Your goal: Turn the records from the line holding "Where is <item>nucleus</item>?" through the line holding "140L102 145L113 147V145H117V140H118V131L115", both included, into a numbered list that omits blank lines and leaves out the pictures.
##### Data shown
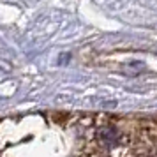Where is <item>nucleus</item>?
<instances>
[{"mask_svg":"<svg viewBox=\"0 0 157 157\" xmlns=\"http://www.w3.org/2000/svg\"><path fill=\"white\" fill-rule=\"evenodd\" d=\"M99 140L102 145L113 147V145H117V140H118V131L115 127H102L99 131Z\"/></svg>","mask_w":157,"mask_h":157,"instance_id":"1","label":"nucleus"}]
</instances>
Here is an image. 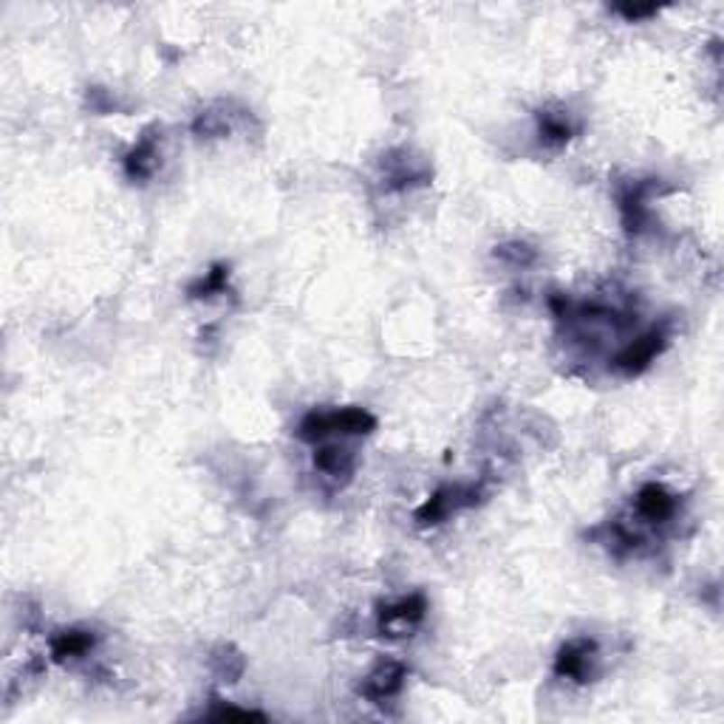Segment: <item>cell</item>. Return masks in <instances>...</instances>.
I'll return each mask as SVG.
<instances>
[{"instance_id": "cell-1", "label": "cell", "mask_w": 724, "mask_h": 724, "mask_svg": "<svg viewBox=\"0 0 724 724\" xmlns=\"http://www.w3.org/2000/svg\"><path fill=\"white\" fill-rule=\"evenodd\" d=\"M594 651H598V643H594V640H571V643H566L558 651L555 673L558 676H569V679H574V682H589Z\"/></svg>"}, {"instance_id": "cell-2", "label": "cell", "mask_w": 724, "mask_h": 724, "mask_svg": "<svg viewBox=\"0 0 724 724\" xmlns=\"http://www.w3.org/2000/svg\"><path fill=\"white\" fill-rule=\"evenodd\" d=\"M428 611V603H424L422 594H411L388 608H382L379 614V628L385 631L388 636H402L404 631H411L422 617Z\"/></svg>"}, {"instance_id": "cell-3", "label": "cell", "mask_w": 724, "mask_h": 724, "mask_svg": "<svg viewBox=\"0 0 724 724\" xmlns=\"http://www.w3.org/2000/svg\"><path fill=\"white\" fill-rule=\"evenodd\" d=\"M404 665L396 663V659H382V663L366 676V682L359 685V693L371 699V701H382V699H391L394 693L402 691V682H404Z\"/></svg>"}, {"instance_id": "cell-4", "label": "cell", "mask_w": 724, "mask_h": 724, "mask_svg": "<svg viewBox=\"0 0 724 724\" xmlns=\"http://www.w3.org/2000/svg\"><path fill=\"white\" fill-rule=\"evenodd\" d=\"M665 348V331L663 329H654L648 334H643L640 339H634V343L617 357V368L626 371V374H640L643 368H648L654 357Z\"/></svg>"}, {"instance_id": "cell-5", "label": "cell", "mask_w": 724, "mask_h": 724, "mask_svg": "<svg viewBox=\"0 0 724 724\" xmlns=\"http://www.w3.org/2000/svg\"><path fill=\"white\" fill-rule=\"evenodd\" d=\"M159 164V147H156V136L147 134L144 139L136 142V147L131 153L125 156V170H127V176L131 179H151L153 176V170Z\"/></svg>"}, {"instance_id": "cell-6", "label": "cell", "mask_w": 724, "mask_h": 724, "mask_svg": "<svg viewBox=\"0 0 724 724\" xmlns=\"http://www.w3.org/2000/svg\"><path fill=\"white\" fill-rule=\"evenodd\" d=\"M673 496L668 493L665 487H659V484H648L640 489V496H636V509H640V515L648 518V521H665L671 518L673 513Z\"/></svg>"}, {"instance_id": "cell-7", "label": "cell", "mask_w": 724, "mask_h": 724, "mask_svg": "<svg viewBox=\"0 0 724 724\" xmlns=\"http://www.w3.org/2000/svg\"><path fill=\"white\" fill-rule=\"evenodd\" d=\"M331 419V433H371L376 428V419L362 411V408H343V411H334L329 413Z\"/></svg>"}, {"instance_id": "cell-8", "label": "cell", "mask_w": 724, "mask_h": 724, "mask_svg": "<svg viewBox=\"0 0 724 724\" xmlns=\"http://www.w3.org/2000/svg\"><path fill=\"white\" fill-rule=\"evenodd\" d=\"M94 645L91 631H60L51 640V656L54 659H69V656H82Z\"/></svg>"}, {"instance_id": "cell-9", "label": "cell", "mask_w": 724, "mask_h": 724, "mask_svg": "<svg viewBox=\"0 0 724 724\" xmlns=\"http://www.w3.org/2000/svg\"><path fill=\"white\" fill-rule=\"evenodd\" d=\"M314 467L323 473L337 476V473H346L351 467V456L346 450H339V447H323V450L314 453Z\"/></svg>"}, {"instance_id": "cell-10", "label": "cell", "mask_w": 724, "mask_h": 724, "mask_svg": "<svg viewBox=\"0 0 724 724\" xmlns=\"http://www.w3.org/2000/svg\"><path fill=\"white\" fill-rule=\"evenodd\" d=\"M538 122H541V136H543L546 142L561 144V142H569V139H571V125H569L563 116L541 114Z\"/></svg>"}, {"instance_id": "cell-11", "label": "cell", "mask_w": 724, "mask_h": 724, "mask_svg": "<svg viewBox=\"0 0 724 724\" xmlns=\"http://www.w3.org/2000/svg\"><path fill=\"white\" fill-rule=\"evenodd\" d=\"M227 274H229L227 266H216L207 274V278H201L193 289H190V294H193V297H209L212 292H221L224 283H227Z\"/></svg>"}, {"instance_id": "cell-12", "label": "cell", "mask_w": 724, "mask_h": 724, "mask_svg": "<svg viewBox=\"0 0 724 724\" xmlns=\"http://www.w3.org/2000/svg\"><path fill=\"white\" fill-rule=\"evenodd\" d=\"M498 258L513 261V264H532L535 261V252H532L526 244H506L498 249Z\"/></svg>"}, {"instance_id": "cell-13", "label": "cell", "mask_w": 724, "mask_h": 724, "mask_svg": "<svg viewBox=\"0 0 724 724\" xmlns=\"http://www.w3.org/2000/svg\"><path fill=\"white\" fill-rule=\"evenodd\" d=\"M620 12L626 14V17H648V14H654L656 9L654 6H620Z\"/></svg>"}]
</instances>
##########
##### Data shown
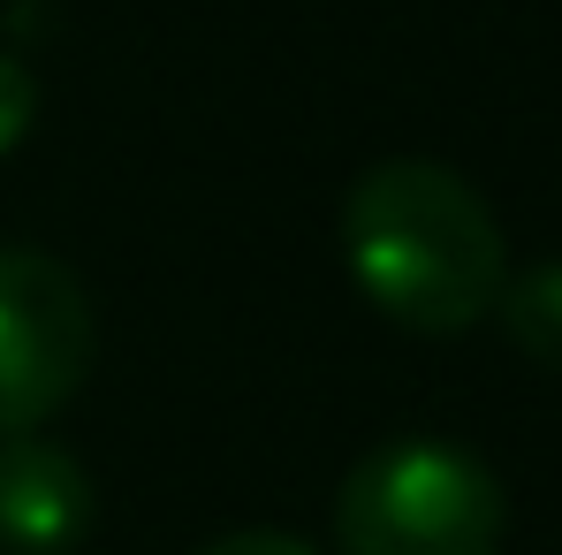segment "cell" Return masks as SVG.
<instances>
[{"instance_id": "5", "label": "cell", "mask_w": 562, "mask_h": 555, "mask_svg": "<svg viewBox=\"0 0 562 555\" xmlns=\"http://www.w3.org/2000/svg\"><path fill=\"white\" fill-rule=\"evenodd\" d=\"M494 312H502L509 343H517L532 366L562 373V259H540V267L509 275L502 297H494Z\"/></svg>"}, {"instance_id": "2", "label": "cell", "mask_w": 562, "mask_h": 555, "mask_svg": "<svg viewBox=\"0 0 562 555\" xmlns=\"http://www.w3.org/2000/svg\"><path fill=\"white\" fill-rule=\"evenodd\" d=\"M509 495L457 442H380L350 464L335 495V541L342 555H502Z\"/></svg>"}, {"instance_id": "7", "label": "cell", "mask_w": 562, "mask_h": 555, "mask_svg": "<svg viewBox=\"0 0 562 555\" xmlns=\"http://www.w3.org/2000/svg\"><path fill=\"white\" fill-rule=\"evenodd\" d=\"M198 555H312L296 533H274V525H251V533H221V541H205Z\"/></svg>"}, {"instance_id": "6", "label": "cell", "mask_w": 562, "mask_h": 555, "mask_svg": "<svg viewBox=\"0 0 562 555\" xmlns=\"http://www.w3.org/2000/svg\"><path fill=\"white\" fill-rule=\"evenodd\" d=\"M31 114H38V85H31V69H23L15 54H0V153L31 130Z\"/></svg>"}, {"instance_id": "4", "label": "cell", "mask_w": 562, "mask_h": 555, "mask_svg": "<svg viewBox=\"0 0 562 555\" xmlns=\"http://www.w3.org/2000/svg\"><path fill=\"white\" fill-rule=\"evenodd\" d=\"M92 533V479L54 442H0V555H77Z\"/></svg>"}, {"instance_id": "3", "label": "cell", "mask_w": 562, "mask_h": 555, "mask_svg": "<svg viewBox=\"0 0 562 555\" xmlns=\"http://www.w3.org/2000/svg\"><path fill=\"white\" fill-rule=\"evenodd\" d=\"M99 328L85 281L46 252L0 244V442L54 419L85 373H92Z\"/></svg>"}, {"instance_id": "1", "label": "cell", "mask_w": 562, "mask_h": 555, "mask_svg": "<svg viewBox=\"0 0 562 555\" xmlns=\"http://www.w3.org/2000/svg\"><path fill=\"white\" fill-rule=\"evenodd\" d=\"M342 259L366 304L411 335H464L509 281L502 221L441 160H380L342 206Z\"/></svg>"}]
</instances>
##########
Answer to this problem:
1. Where is <item>nucleus</item>?
2. <instances>
3. [{"mask_svg":"<svg viewBox=\"0 0 157 157\" xmlns=\"http://www.w3.org/2000/svg\"><path fill=\"white\" fill-rule=\"evenodd\" d=\"M99 140L102 145L113 147V145H117V140H118V131L115 127H102L99 131Z\"/></svg>","mask_w":157,"mask_h":157,"instance_id":"1","label":"nucleus"}]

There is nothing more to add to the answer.